It may seem quite menial, but even a simple action like reaching for a cup of coffee requires complex, yet instantaneous computations by the brain. In addition to variables like how full the cup is or the shape of the cup, there are many other factors that can affect these computations. Changes in cognition, such as memories of using similar cups in the past, and in mental health, affecting how much we value drinking this coffee – can all determine how we will reach for and grasp this cup of coffee. My research aims to improve our understanding of the links between cognition, mental health and action both in health and disease. We combine clinical and basic neuroscience methods for our research.
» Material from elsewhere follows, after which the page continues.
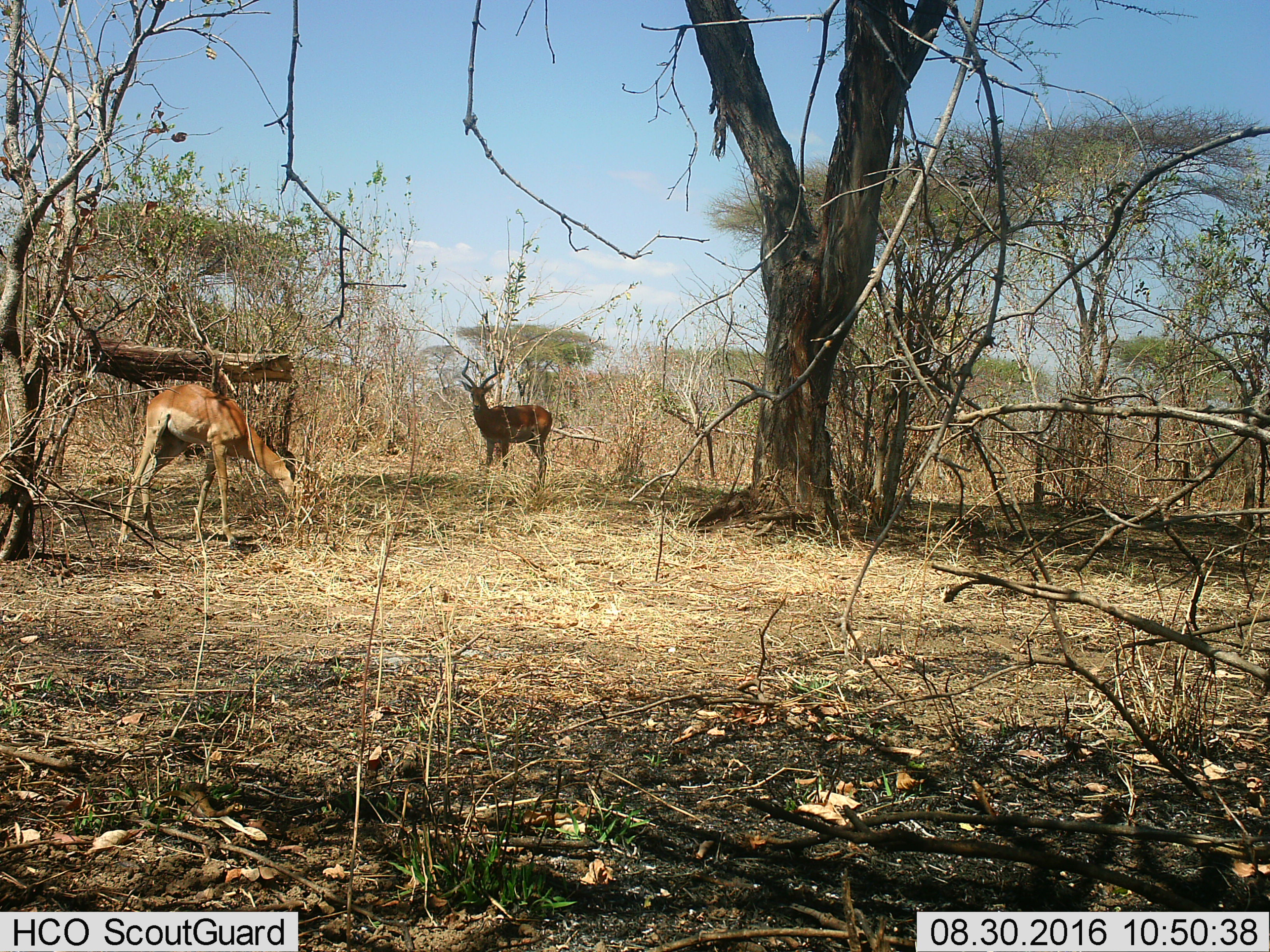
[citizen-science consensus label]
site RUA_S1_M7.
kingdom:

Changes in motivation are common in many neurological and psychiatric conditions, such as dementia and depression, but also in healthy individuals and in normal ageing. We attempt to understand whether there is a core mechanism explaining differences in motivation, and if so what it is. A related set of questions refers to how different types of motivational deficits differ across conditions, and whether this can inform us as to the specific treatment at an individual level.
We investigate the processes underlying the cluster of symptoms termed 'negative symptoms' in schizophrenia. These symptoms include reduced motivation or 'apathy' and reduced emotional expressivity. Although they tend to be overlooked and far less studied than symptoms of hallucinations and delusions, negative symptoms determine long-term clinical outcome in patients.
In this project, we ask what leads to apathy in patients, and how this can be potentially treated. To investigate this, we use computerised tasks that ask participants to decide whether and which actions to perform under different experimental conditions.
We look at individual differences in learning mechanisms in older adults and test whether certain mechanisms can put older adults at risks. Recent research has shown that even simple motor learning tasks involve a combination of learning mechanisms, such as explicit and implicit learning, feedforward and feedback adaptation, and model-free and model-based learning strategies. Our research aims to identify which mechanisms place older adults at age-related risks to their wellbeing, such as frailty and falls.